With the pictures left out, repeat every entry that follows exactly.

··· DATASET CONTENT ···

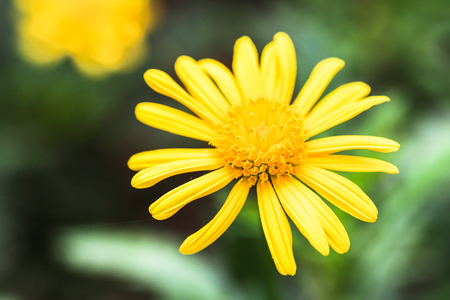 florescence: Close up to yellow daisy
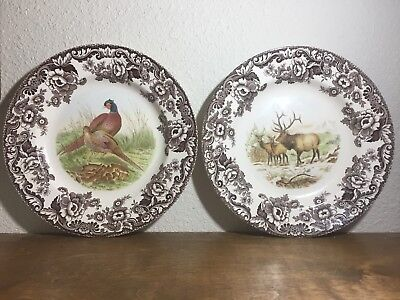 Elk Dinner Plates Albertson Wild Animals Coupe 36 Piece Dinnerware Set Service For 12 Sc 1 St Wayfair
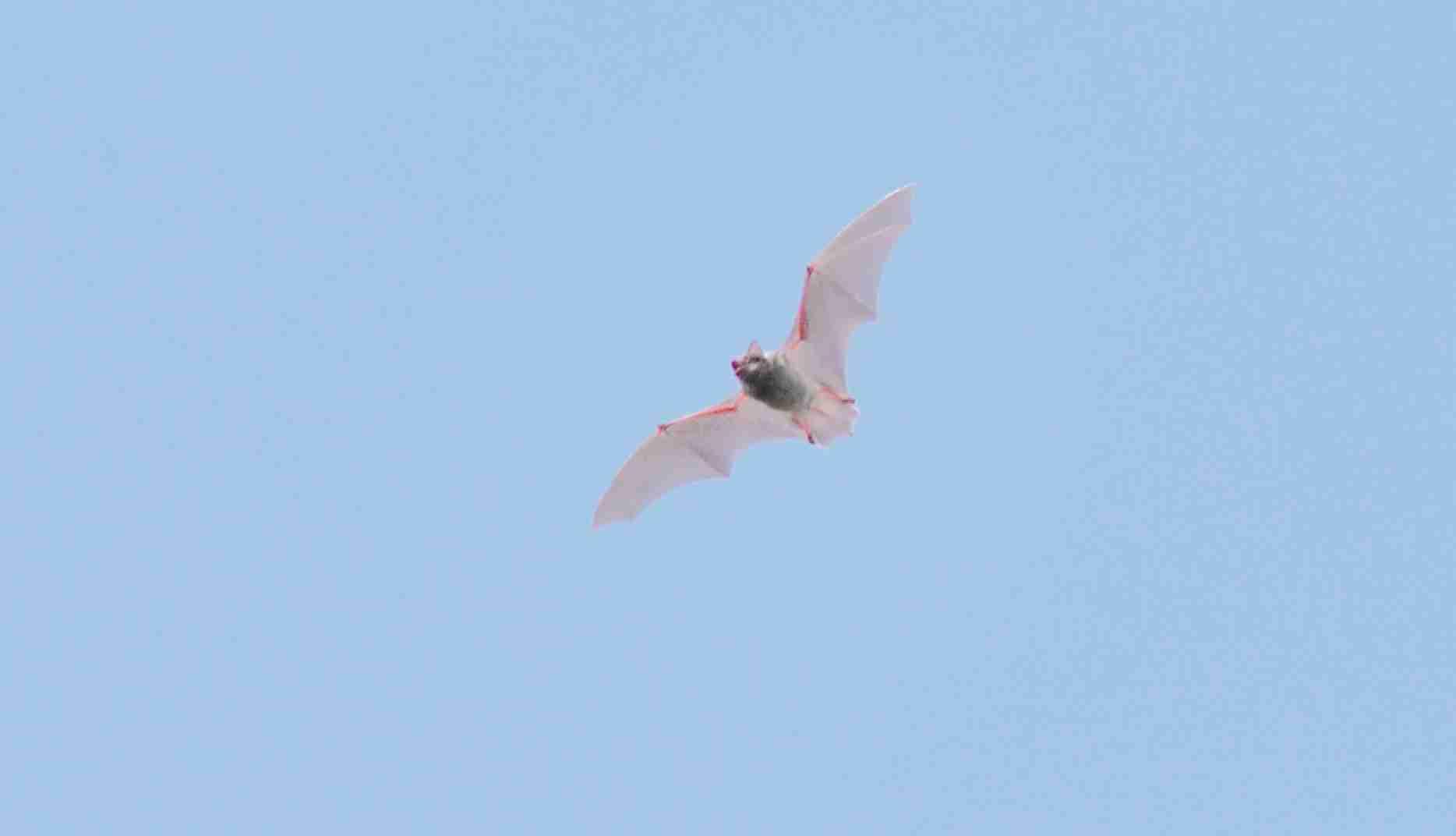 蝙蝠_0225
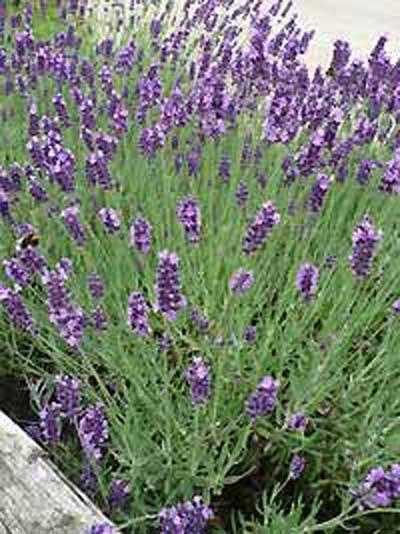lavandula angustifolia 39 hidcote blue 39 echter lavendel g nstig kaufen. Black Bedroom Furniture Sets. Home Design Ideas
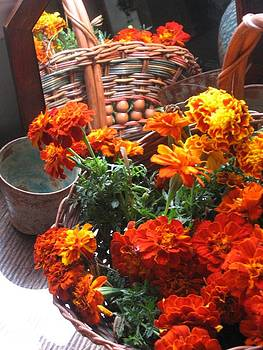 Autumn Marigolds by Deb Martin-Webster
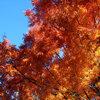 【秋の意外な落とし穴!?】交通を制するものは秋を制する!!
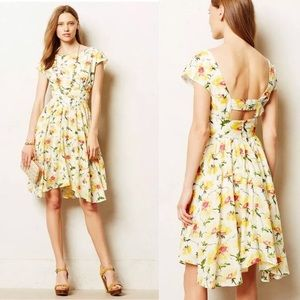 Anthro Pleated Matilija Dress by Lil in size 12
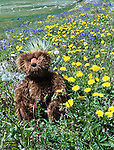 A teddy bear sits among wild flowers in Montana.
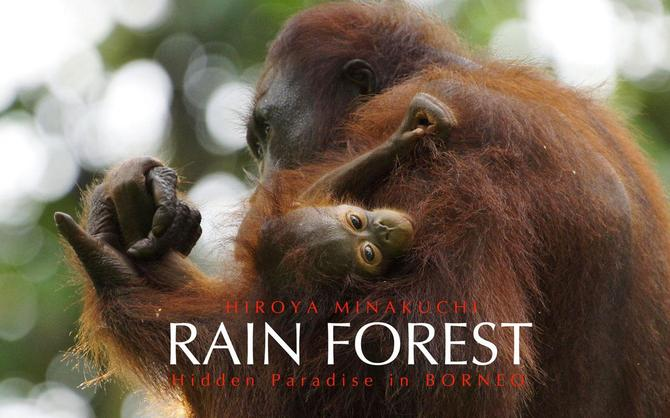 熱帯雨林 Rain Forest--Hidden Paradise in Borneo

···

◆ FINISHED EXERCISE:
 florescence: Close up to yellow daisy
 Elk Dinner Plates Albertson Wild Animals Coupe 36 Piece Dinnerware Set Service For 12 Sc 1 St Wayfair
 蝙蝠_0225
lavandula angustifolia 39 hidcote blue 39 echter lavendel g nstig kaufen. Black Bedroom Furniture Sets. Home Design Ideas
 Autumn Marigolds by Deb Martin-Webster
 【秋の意外な落とし穴!?】交通を制するものは秋を制する!!
 Anthro Pleated Matilija Dress by Lil in size 12
 A teddy bear sits among wild flowers in Montana.
 熱帯雨林 Rain Forest--Hidden Paradise in Borneo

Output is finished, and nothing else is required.